Avant l’ère des réseaux sociaux et du streaming, et plus précisément de TikTok et de Netflix, les tendances étaient déjà nombreuses mais semblaient maîtrisées. Prenant leur source sur les podiums new-yorkais, londoniens, milanais, ou parisiens, elles émergeaient, puis explosaient, sous l’impulsion de personnalités publiques, sur tapis rouges ou dans la rue, pour finir leur course effrénée dans nos placards, et ce pour – au moins – une saison. Un cycle critiqué par les défenseurs d’une mode plus raisonnée, mais qui permettait de donner le ton, accompagnant souvent des changements sociétaux d’envergure.

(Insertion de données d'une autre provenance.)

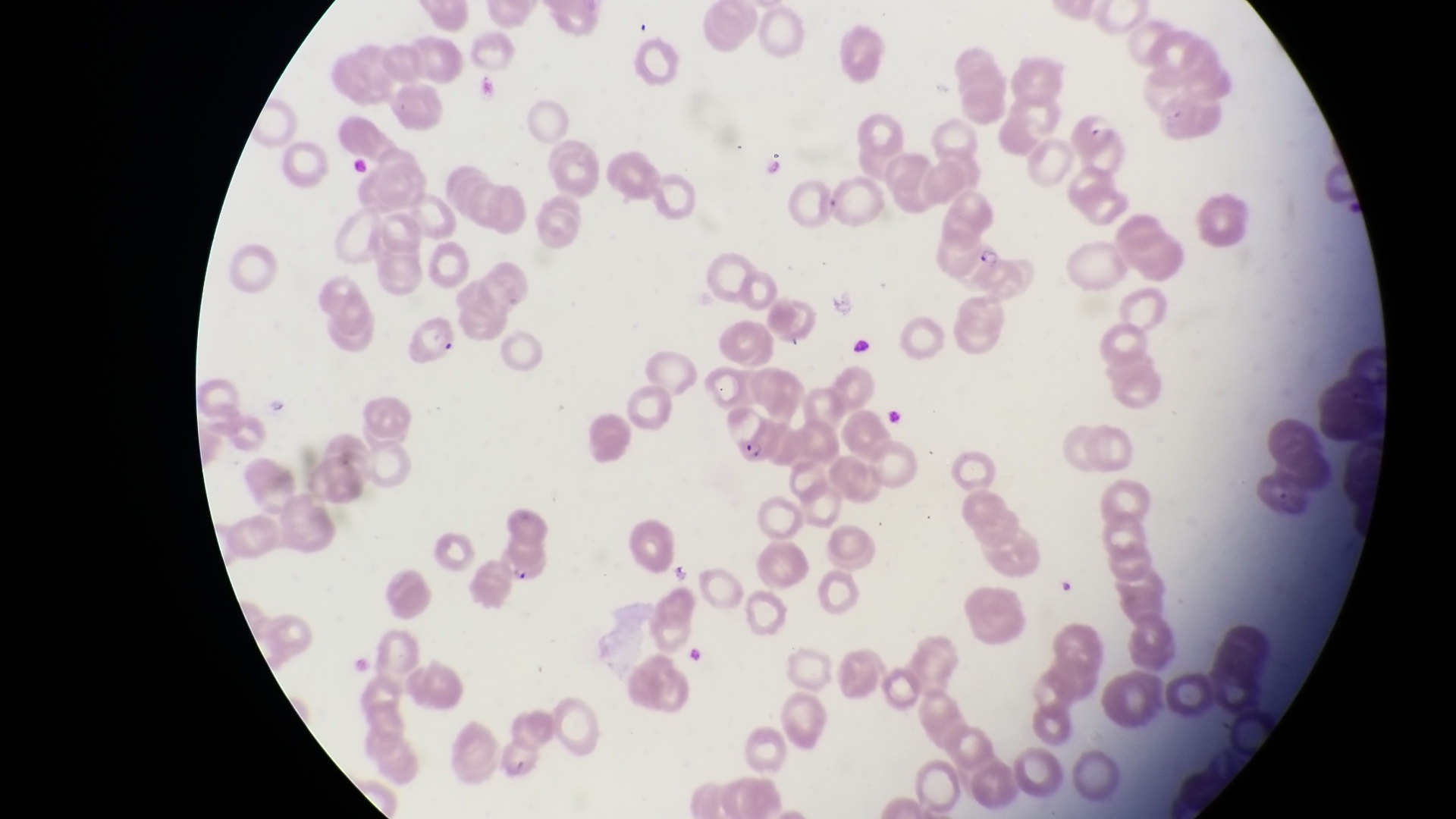 Approximate bounding boxes as [left, top, right, bottom] in pixels. Parasitised red blood cell locations: [1070, 109, 1116, 155], [978, 245, 1039, 301], [419, 323, 461, 362], [733, 416, 783, 471], [497, 547, 544, 584]. Artifact (platelet-like body, stain precipitate, or debris) locations: [838, 336, 877, 359], [885, 402, 904, 434]. One field of view. Magnification of 1000x. Collected in Uganda. Thin blood film. Image is 1456×819 pixels. Captured by a smartphone held over the eyepiece of an Olympus CX-23 microscope.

Ça, c’était avant. Désormais, les tendances, ou devrait-on dire les micro-tendances, poussent aussi vite que des champignons, à raison d’une, deux, voire trois par semaine. Un rythme fou qui les rend d’autant plus éphémères, et d’autant moins impactantes. Barbiecore, balletcore, cottagecore, goblincore, kidcore, normcore, regencycore, ou ’en-core’ gorpcore et fetishcore, entre autres, comptent parmi les ’tendances’ qui ont rythmé l’année 2022 et généré des milliards de vues sur TikTok. De quoi faire cliquer les utilisateurs en quête de nouveautés, bien décidés à faire figure de précurseurs en la matière.

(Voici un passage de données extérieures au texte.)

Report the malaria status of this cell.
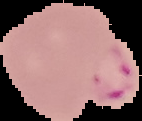

Parasitized.

Image is 142×121 pixels. From a thin blood film. Cell region segmented out of the field of view; the surrounding area is masked to black.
Report the malaria status of this cell.
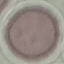
It is uninfected.

Automatically extracted cell patch, resized to 64 × 64 pixels. Thin blood smear. Giemsa-stained preparation. Acquired by smartphone through the microscope eyepiece.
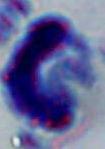

modality = micrograph
magnification = 1000x
identification = leukocyte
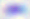

400x magnification. Toxoplasma gondii is shown. Micrograph.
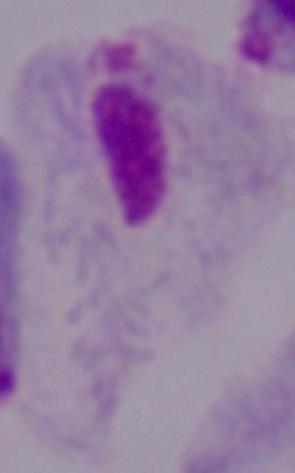

A trichomonad is seen. 1000x magnification. Photomicrograph.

Et c’est sans compter sur l’influence des séries télévisées sur la mode, de la comédie romantique «Emily in Paris» aux drames historiques «The Crown» et «La Chronique des Bridgerton», qui sont elles aussi à l’origine de dizaines d’inspirations mode, du corset au béret en passant par les gants longs, les perruques, et autres accessoires anachroniques que le commun des mortels ne portera sans doute jamais. Les tendances se suivent sans jamais se ressembler – ou presque – à un rythme effréné, au point de ne plus rien signifier, si ce n’est un goût prononcé pour l’éphémère et les styles divers et variés.

’Weird girl’, la tendance anti-tendance

L’accumulation des tendances est telle qu’une nouvelle tendance – et c’est le comble – est née pour pointer du doigt le phénomène. C’est à n’y plus rien comprendre. «Weird girl», également né sur les réseaux sociaux, avec pas moins de 140 millions de vues à son actif sur TikTok, prend le contre-pied de cette multiplication des micro-tendances en conviant chacun à adopter un style unique et singulier. L’objectif? Ne pas suivre les tendances, ne pas embrasser les codes établis, et laisser libre cours à son imagination, sa créativité, sans se soucier du qu’en-dira-t-on.

D’après le moteur de recherche de mode mondial Lyst, le style «Weird girl», que l’on peut traduire par «Fille bizarre», serait l’esthétique mode de l’année sur TikTok. Brouillant clairement les pistes, et permettant d’aborder la mode différemment, cette énième tendance tend à démontrer que les utilisateurs des réseaux sociaux semblent eux-mêmes lassés de cette succession – sans fin – des tendances mode en tout genre.

Expression de soi et urgence climatique

Qu’on se le dise, les tendances – celles qui émergent des défilés – ne naissent pas par hasard, et sont le fruit d’études approfondies, se voulant le plus souvent les reflets de changements sociétaux d’envergure. D’où le fait qu’elles prennent leur source non pas sur un, mais plusieurs podiums, et ce simultanément dans les quatre capitales de la mode. Indispensables pour l’ensemble de l’industrie, du luxe aux enseignes de prêt-à-porter, elles donnent le ton de la saison, et ce même si certains critiques un rythme bien trop effréné. Chose qui pourrait leur nuire dans un future proche, du fait des nouveaux enjeux environnementaux auxquels doivent faire face les acteurs du secteur.

Qui dit slow fashion, dit fabrication plus lente, entre durabilité et éco-responsabilité… Des termes en totale opposition avec le principe même des tendances. On peut donc s’attendre dans les mois à venir, en plus de cette lassitude à assimiler trop de tendances, à voir leur impact s’amoindrir, avec un retour à un dressing plus basique. Un phénomène renforcé par le besoin du public d’afficher un style plus singulier, en lien avec la personnalité, plus que les tendances du moment, soulignant non pas l’expression d’une inspiration prédéfinie, mais de soi. Deux choses qui pourraient participer à la fin des tendances mode, ou, peut-être, à un retour aux tendances dites classiques, saisonnières, uniquement. Et même, à l’émergence de ces micro-tendances dans un autre monde, le métavers, où les utilisateurs pourraient exprimer comme bon leur semble toutes leurs inspirations et leurs envies.